_TASK BRIEF:_ Reproduce all of the records below word for word, leaving the pictures out.

_DATASET EXCERPTS:_
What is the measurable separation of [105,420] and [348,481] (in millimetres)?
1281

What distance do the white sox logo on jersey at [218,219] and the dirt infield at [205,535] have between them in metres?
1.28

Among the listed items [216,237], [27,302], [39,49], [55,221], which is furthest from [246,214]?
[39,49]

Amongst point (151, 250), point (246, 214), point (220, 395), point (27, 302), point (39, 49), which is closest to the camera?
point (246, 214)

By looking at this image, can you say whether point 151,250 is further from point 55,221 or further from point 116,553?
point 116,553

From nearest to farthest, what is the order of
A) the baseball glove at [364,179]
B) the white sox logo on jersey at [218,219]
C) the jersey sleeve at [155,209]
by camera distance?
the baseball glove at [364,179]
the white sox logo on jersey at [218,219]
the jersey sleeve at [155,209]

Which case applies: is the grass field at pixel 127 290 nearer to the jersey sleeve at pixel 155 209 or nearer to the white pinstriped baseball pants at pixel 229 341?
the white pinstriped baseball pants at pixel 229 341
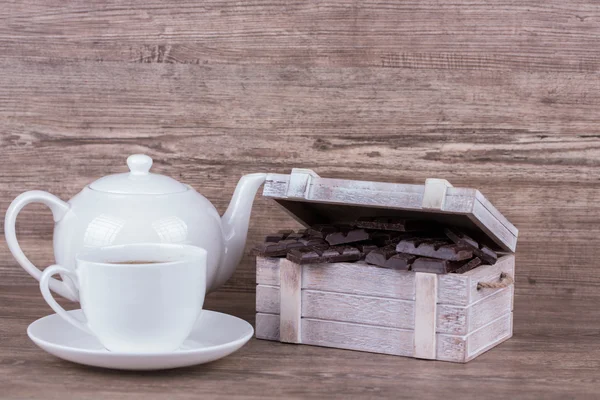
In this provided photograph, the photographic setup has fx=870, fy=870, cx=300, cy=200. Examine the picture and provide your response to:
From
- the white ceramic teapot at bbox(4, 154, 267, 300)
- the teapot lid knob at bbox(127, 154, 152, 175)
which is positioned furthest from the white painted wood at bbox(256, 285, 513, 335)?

_EXERCISE SOLUTION:_
What is the measurable separation of [105,420] and [348,481] (in millimetres)?
1281

What distance do the white sox logo on jersey at [218,219] and the dirt infield at [205,535] have between them in metres?
1.28

Among the listed items [216,237], [27,302], [39,49], [55,221], which is furthest from [246,214]?
[39,49]

Amongst point (151, 250), point (246, 214), point (220, 395), point (27, 302), point (39, 49), which is closest to the camera?
point (246, 214)

By looking at this image, can you say whether point 151,250 is further from point 55,221 or further from point 116,553?
point 116,553

From nearest to farthest, what is the order of
A) the baseball glove at [364,179]
B) the white sox logo on jersey at [218,219]
C) the jersey sleeve at [155,209]
by camera distance?
the baseball glove at [364,179]
the white sox logo on jersey at [218,219]
the jersey sleeve at [155,209]

Which case applies: is the grass field at pixel 127 290 nearer to the jersey sleeve at pixel 155 209 or nearer to the white pinstriped baseball pants at pixel 229 341?
the white pinstriped baseball pants at pixel 229 341
In this provided photograph, the photographic setup has fx=870, fy=870, cx=300, cy=200. Examine the picture and provide your response to:
From
- the white ceramic teapot at bbox(4, 154, 267, 300)
- the teapot lid knob at bbox(127, 154, 152, 175)
which is positioned furthest from the white painted wood at bbox(256, 285, 513, 335)?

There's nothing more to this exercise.